-- Testo estratto --
######
L’oggetto della vendita di partecipazioni
Nella vendita di partecipazioni la disciplina giuridica della vendita si applica all’oggetto immediato e cioè alla partecipazione oggetto del contratto, mentre non si estende alla consistenza od al valore dei beni costituenti il patrimonio, a meno che l’acquirente, per conseguire tale risultato, non abbia fatto ricorso ad un’espressa clausola di garanzia, frutto dell’autonomia contrattuale, che consente alle parti di rafforzare convenzionalmente la garanzia, in modo da ricollegare esplicitamente il valore della partecipazione alle qualità del patrimonio sociale.
La cessione delle azioni di una società di capitali o di persone fisiche ha come oggetto immediato la partecipazione sociale e solo quale oggetto mediato la quota parte del patrimonio sociale che tale partecipazione rappresenta. Pertanto, le carenze o i vizi relativi alle caratteristiche e al valore dei beni ricompresi nel patrimonio sociale – e, di riverbero, alla consistenza economica della partecipazione – possono giustificare l’annullamento del contratto per errore o, ai sensi dell’art. 1497 c.c., la risoluzione per difetto di qualità della cosa venduta (necessariamente attinente ai diritti e obblighi che, in concreto, la partecipazione sociale sia idonea ad attribuire e non al suo valore economico), solo se il cedente abbia fornito, a tale riguardo, specifiche garanzie contrattuali, ovvero nel caso di dolo di un contraente, quando il mendacio o le omissioni sulla situazione patrimoniale della società siano accompagnate da malizie ed astuzie volte a realizzare l’inganno ed idonee, in concreto, a sorprendere una persona di normale diligenza.
La valutazione della partecipazione durevolmente di valore inferiore al costo
Il costo di acquisto o di costituzione di una partecipazione è costituito dal prezzo pagato, al quale sono aggiunti i costi accessori direttamente imputabili all’operazione di acquisto o di costituzione. Tale costo, tuttavia, non può essere mantenuto, in conformità a quanto dispone l’articolo 2426, co. 1, n. 3, c.c., se la partecipazione alla data di chiusura dell’esercizio risulta durevolmente di valore inferiore rispetto al valore di costo. Onde verificare se si tratti di perdita durevole è necessario operare un confronto tra il valore di iscrizione in bilancio della partecipazione con il suo valore recuperabile, determinato in base ai benefici futuri che si prevede affluiranno all’economia della partecipante. Il bilancio nel quale le partecipazioni sono valutate non tenendo conto di tale regola non è redatto con chiarezza e non rappresenta in modo veritiero e corretto la situazione patrimoniale della società.
######
-- Estratto del dataset --
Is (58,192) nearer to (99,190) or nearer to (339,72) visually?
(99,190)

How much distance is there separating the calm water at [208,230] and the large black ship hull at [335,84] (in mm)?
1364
######
-- Esercizio scritto A --
Nel testo sulle partecipazioni societarie, da che cosa è costituito il costo di acquisto o di costituzione di una partecipazione?
-- Esercizio scritto B --
Prosegui il testo sulle partecipazioni societarie partendo dall'ultima frase riportata.
L'elenco proviene da una fonte diversa.

-- Risposta A --
Dal prezzo pagato, a cui si aggiungono i costi accessori direttamente imputabili all'operazione di acquisto o di costituzione.

-- Risposta B --
Poiché le norme codicistiche in tema di corretta redazione del bilancio di esercizio sono poste a tutela di interessi generali che trascendono i limiti della compagine sociale e riguardano anche i terzi, destinatari delle informazioni sulla situazione patrimoniale, economica e finanziaria della società, la loro eventuale violazione comporta la nullità del bilancio e della delibera di sua approvazione. Il bilancio di esercizio di una società di capitali, che violi i precetti di chiarezza e precisione dettati dall’art. 2423, co. 2, c.c. è illecito, sicché la deliberazione assembleare con cui esso è stato approvato è nulla non soltanto se la violazione determini una divaricazione tra il risultato effettivo dell’esercizio, o la rappresentazione complessiva del valore patrimoniale della società, e quello del quale il bilancio dà invece contezza, ma anche in tutti i casi in cui dal bilancio stesso e dai relativi allegati, ivi compresa la relazione, non sia possibile desumere l’intera gamma delle informazioni che la legge vuole siano fornite per ciascuna delle singole poste iscritte.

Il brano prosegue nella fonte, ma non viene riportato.